4. Required output can lie anywhere in the string, start, end, middle, between brackets etc.

5. If the required output is not available, text value null/NA/0 to be mentioned to avoid error

Would be really grateful as I've tried delimeters but they didnt work. Also, I tried, Text.PositionOfAny but that doesn't accept a list of prefixes for the location identifier in text format.

Looking foward.

String	Required Output
Power restart on NE0624	NE0624
Power issue on location (WU2860)	SU2360
Access problem between KA4429-45	KR4529
Power problem in node (PR2661)	QA5261
SU0139 down due to power issue	SU2360
Power issue at 7 sites	Null
2 Sites down due to bad weather.	Null

edhans · ‎08-30-2022

Your best bet I think will be to work with a list. For example, try this:

Remove the opening and closing parens first as a delimiter you don't care about.
Add a new column called and use this function: Text.Split([String], " ")

It will return this:

Now, add another new column called List 2 or something, and use this formula:

List.Transform([Split Data], each Text.BeforeDelimiter(_, "-"))

Now the KA4429-45 will just be KA4429

Now add another column with this formula:

List.Select([List 2], each Text.Length(_) = 6)

This will now only keep things 6 chars long. But words like Powers would be kept as they are 6 chars long too.

The last formula is the longest.

try
List.Select([List 3], each List.Contains({"A".."Z"},Text.Start(_,1)) and List.Contains({"0".."9"},Text.End(_,1))){0}
otherwise null

That will only keep things that start with upper case A-Z and end with 0-9. If there isn't one, then it returns null. If there are two, this will only return the first one.

It may not be perfect, expecially if you have to get rid of other delimiters that pop into the dataset, but this will get you started.
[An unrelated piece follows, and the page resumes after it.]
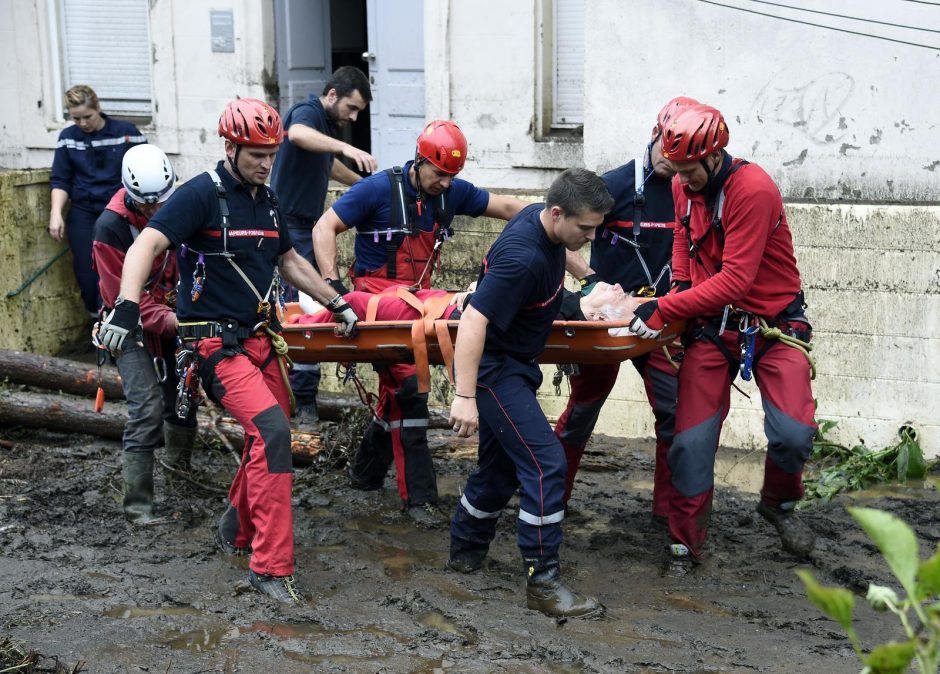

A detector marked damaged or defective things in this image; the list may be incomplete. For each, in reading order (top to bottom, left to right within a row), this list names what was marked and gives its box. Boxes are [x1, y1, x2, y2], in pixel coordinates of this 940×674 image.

Full code to play with:

let
    Source = Table.FromRows(Json.Document(Binary.Decompress(Binary.FromText("Vc/BCoJAFAXQX3m4KrDQcZxy6aKVEKZIC3Ex6oMEm5GZEX+nb+nLUsnS3eVxuNyX51YsB1SgUBuuzPsFUsD14jBCLdv6hsJeWKN1jxNpZcVNM4bdPSNn5uxHnWbEY86sw6pCraFTsmzxCSWaAVFAFFJKggP1Rx0l1CfBqnvBjQAha4RdnBDG3Kn5FvqEubNNM8f1AqjlIKAetxgJ3X/adsV6MzdwAt0Y1NNffdvOgkA6nTZ1Ja9hQG4eqI4/W3wA", BinaryEncoding.Base64), Compression.Deflate)), let _t = ((type nullable text) meta [Serialized.Text = true]) in type table [String = _t, #"Required Output" = _t]),
    #"Replaced Value" = Table.ReplaceValue(Source,"(","",Replacer.ReplaceText,{"String"}),
    #"Replaced Value1" = Table.ReplaceValue(#"Replaced Value",")","",Replacer.ReplaceText,{"String"}),
    #"Added Custom" = Table.AddColumn(#"Replaced Value1", "Split Data", each Text.Split([String], " ")),
    #"Added Custom1" = Table.AddColumn(#"Added Custom", "List 2", each List.Transform([Split Data], each Text.BeforeDelimiter(_, "-"))),
    #"Added Custom2" = Table.AddColumn(#"Added Custom1", "List 3", each List.Select([List 2], each Text.Length(_) = 6)),
    #"Added Custom3" = Table.AddColumn(#"Added Custom2", "List 4", each try
List.Select([List 3], each List.Contains({"A".."Z"},Text.Start(_,1)) and List.Contains({"0".."9"},Text.End(_,1))){0}
otherwise null)
in
    #"Added Custom3"

How to use M code provided in a blank query:
1) In Power Query, select New Source, then Blank Query
2) On the Home ribbon, select "Advanced Editor" button
3) Remove everything you see, then paste the M code I've given you in that box.
4) Press Done
5) See this article if you need help using this M code in your model.

Did I answer your question? Mark my post as a solution!
Did my answers help arrive at a solution? Give it a kudos by clicking the Thumbs Up!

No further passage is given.